Gli impianti sportivi appartengono al patrimonio indisponibile dell'ente pubblico, ai sensi dell'art. 826, comma 3 del codice civile, essendo destinati al soddisfacimento dell'interesse proprio dell'intera collettività allo svolgimento delle attività sportive che in esso hanno luogo.
L'indicazione della strada nell'elenco delle strade comunali non è sufficiente al fine di accertarne la natura pubblica, atteso che tali elenchi hanno natura dichiarativa e non costitutiva.
In caso di rinnovo della concessione demaniale marittima, decorso il termine di durata e scaduta l'originaria concessione, si verifica ipso iure, ai sensi dell'art. 49 del cod. nav., la devoluzione a favore dello Stato: ossia, sebbene la concessione sia stata rinnovata, le opere non agevolmente rimuovibili realizzate dal concessionario nel periodo d'efficacia della concessione scaduta - fatta poi oggetto di rinnovo - sono acquisite con effetto legale automatico al demanio statale.

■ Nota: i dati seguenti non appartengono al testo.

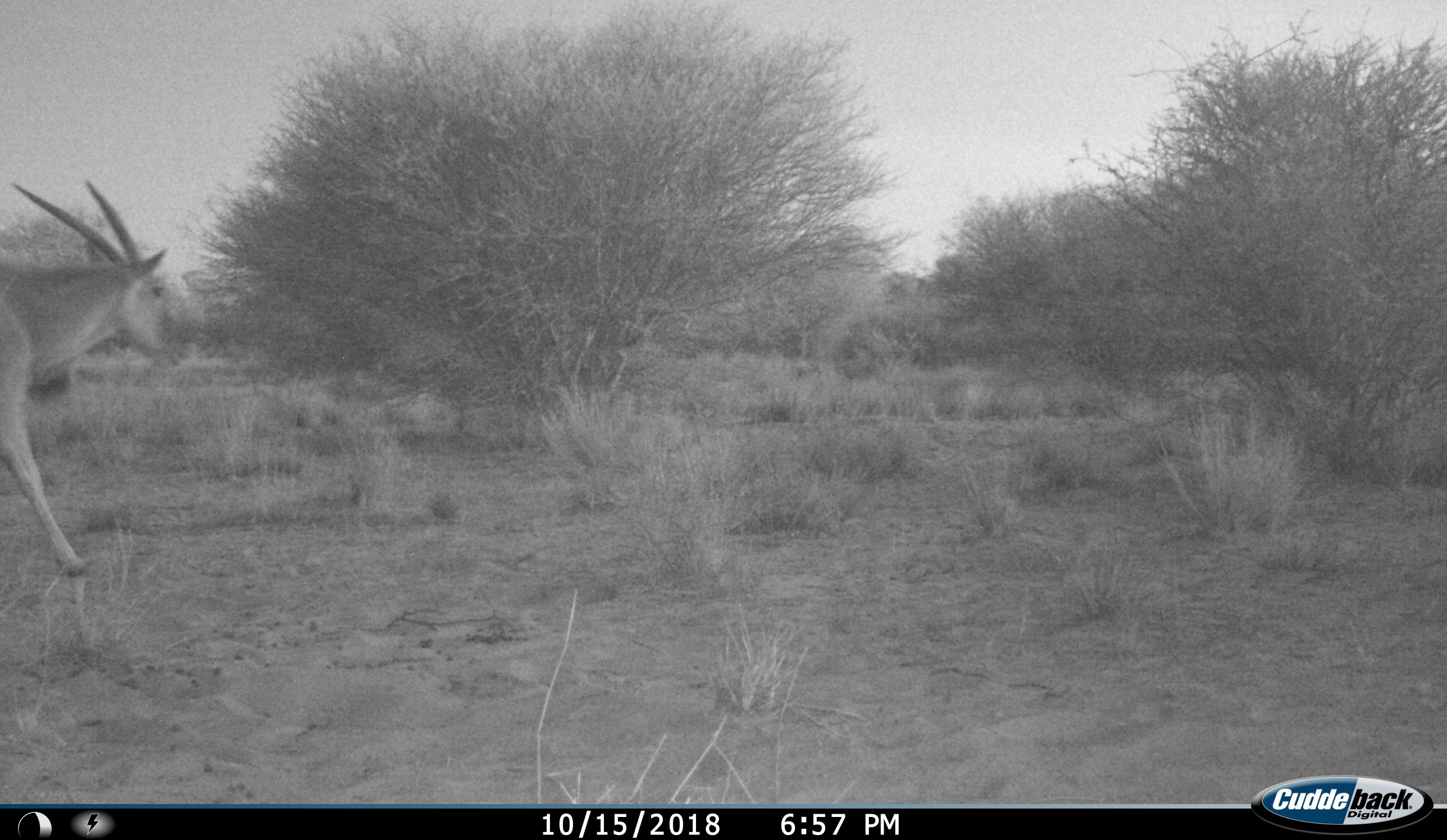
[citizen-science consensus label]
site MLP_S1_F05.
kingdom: Animalia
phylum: Chordata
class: Mammalia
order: Artiodactyla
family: Bovidae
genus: Tragelaphus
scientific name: Tragelaphus oryx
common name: eland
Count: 1.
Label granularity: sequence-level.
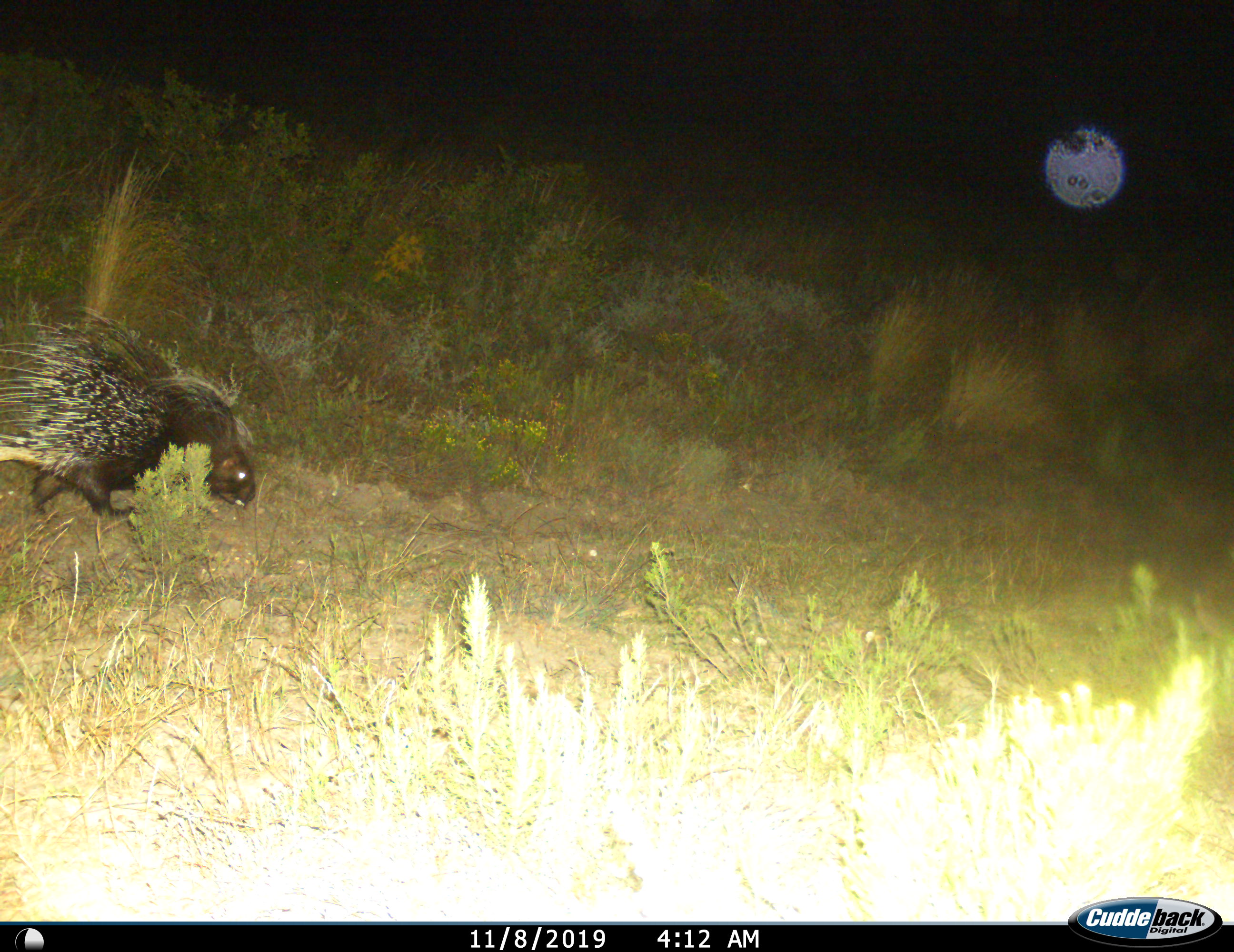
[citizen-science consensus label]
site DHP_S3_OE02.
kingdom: Animalia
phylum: Chordata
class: Mammalia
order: Rodentia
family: Hystricidae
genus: Hystrix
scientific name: Hystrix cristata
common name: crested porcupine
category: porcupine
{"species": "porcupine (crested porcupine) (Hystrix cristata)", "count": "1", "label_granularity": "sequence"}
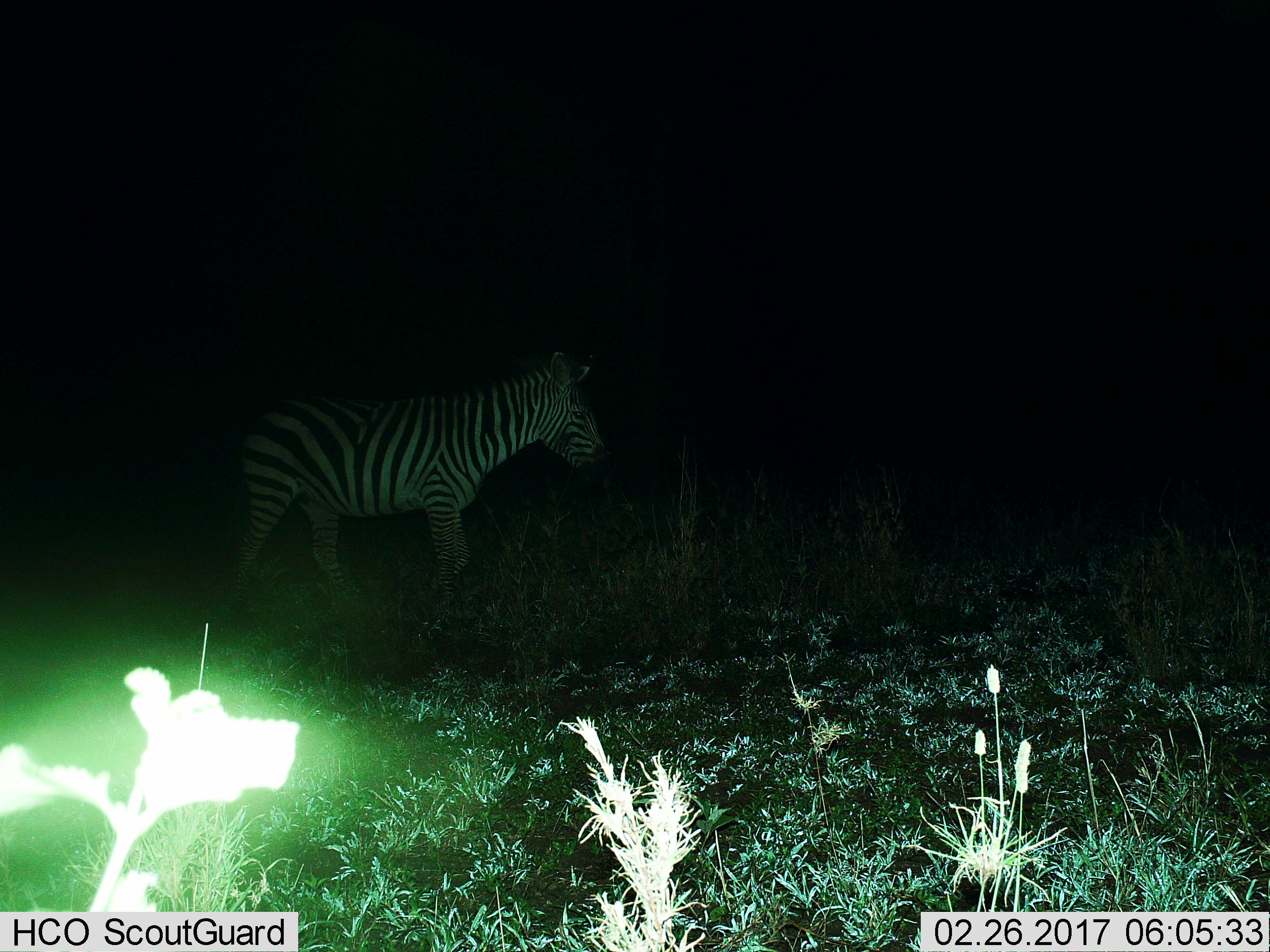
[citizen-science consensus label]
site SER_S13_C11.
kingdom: Animalia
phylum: Chordata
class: Mammalia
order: Perissodactyla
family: Equidae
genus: Equus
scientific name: Equus quagga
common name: plains zebra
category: zebraplains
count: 1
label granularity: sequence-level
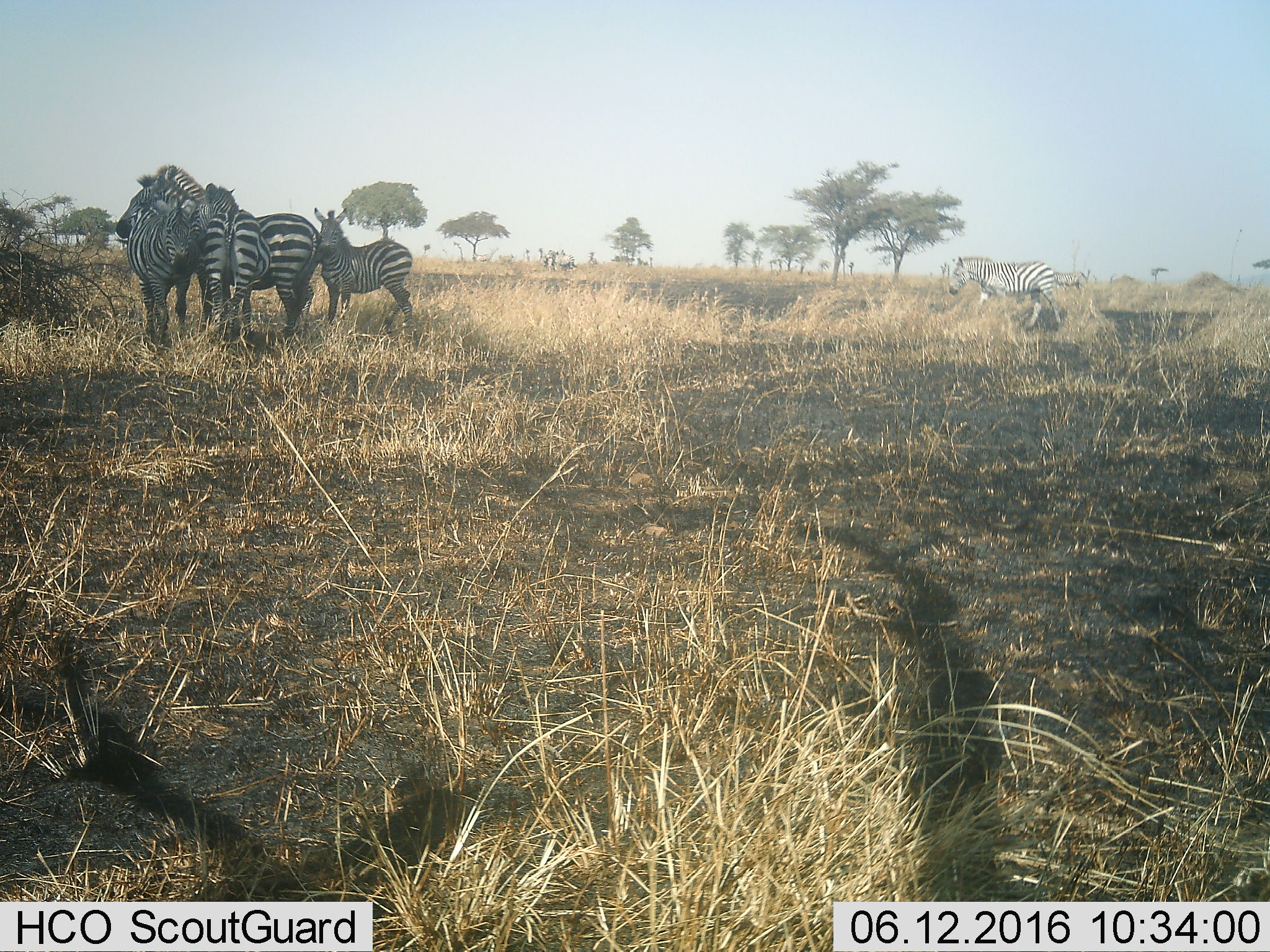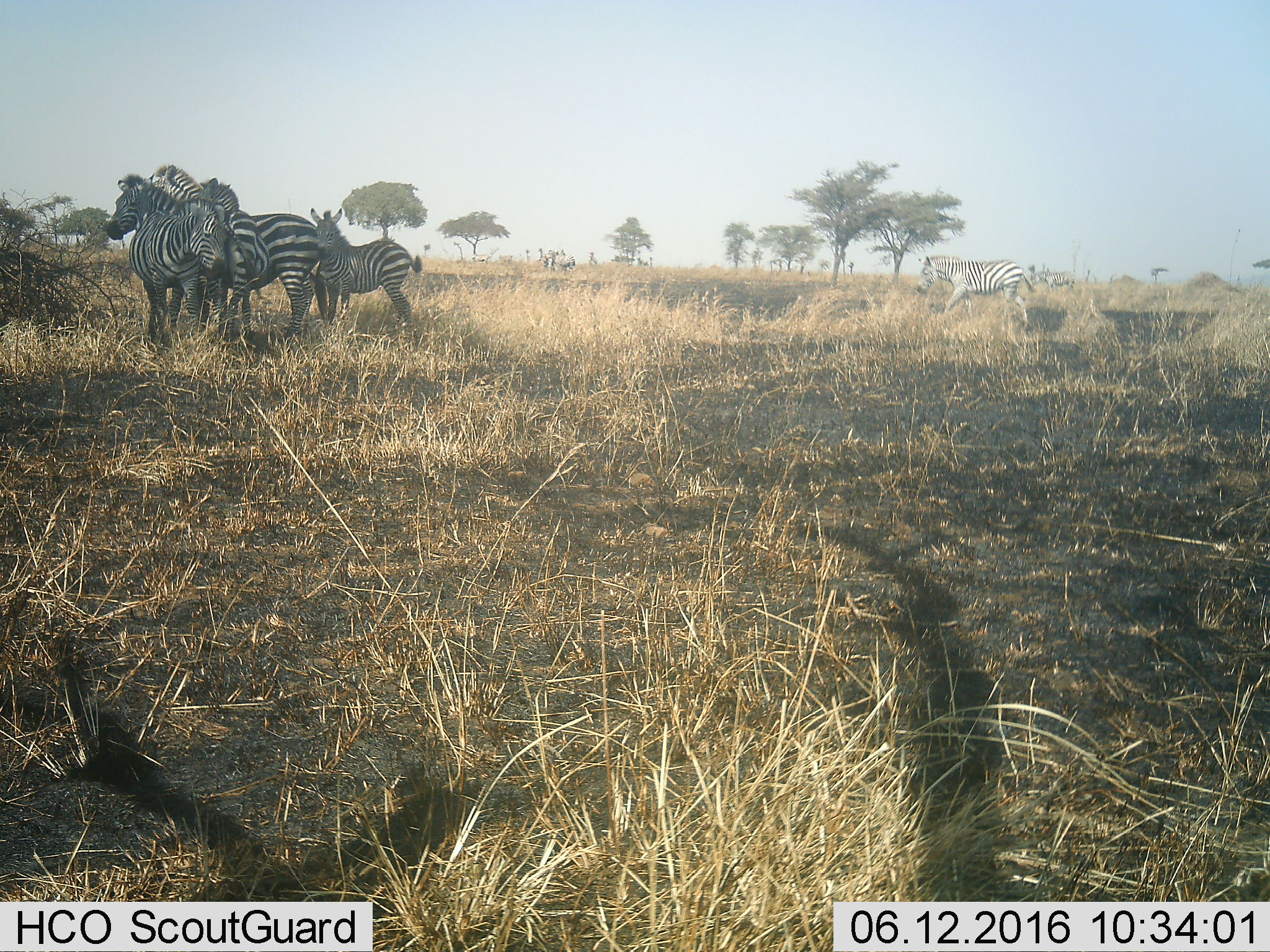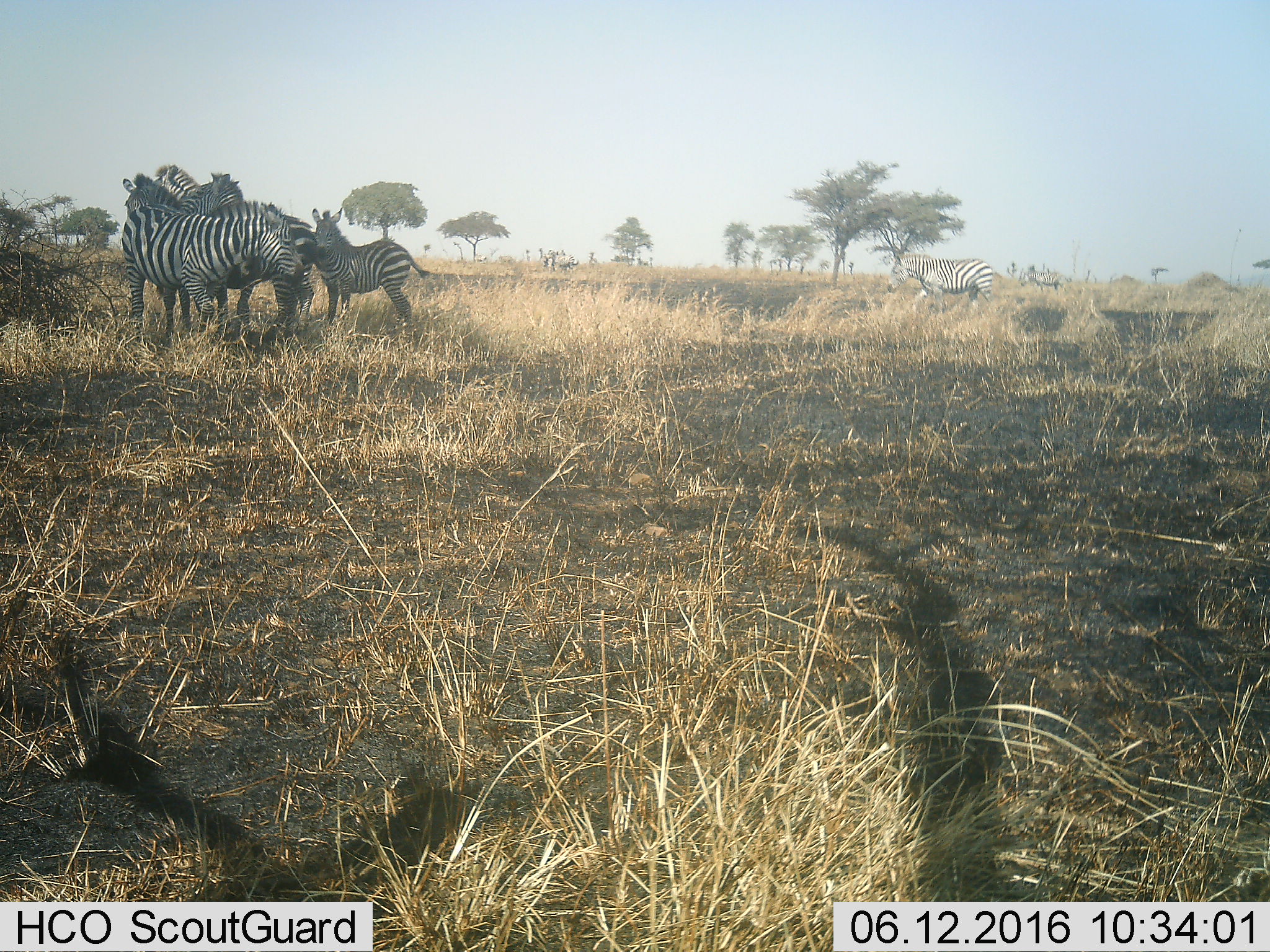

Nell'art. 1, comma 1, D.L. 5 ottobre 1993, n. 400, come modificato dall'art. 1, commi 251-2 della L. 27 dicembre 2006, n. 296, neall'art. 36 Cod. nav., nell'art.27, c. 6, D.lgs. 18 luglio 2005, n. 171 e negli artt. 3 e 4 D.P.R. 2 dicembre 1997, n. 509 non si ravvisa alcuna ipotesi o possibilità di deroga al principio del confronto concorrenziale ai fini del rilascio delle concessioni demaniali per la realizzazione di strutture dedicate alla nautica da diporto, principio del resto definitivamente consacrato nell'art. 12 della direttiva 2006/123/CE.